## Text excerpt
Monday, October 10, 2016
SPX Update -- and One Rarely-Discussed Aspect of Trading Rules That Will Make or Break You
Since the market is still stuck in the trading range, we're going to talk about trading psychology. I'm going to cover three interrelated topics, which connect in a subtle way that isn't often discussed. Since we're still in a trading range, and that can lead to a less-than-exciting trading day, let's start there...
One of the biggest enemies of the trader is boredom. Contrary to popular belief (especially among teens), boredom does not come about from having a lack of “fun” things to do. It comes about from a lack of productive things to do. In my opinion, boredom is simply one of several symptoms that can develop from a feeling of general emptiness. And while that emptiness can be glossed over and temporarily hidden with frenzied “fun,” it cannot be truly filled by vacuous activity.

## Recorded information
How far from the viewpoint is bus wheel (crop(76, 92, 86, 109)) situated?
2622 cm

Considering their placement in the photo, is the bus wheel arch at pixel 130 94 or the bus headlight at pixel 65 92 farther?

## Exercise details
Update the trading psychology post between "One of the biggest" and "by vacuous activity.", inclusive, changing every "boredom" to "tedium".

## Result of this task
One of the biggest enemies of the trader is tedium. Contrary to popular belief (especially among teens), tedium does not come about from having a lack of “fun” things to do. It comes about from a lack of productive things to do. In my opinion, tedium is simply one of several symptoms that can develop from a feeling of general emptiness. And while that emptiness can be glossed over and temporarily hidden with frenzied “fun,” it cannot be truly filled by vacuous activity.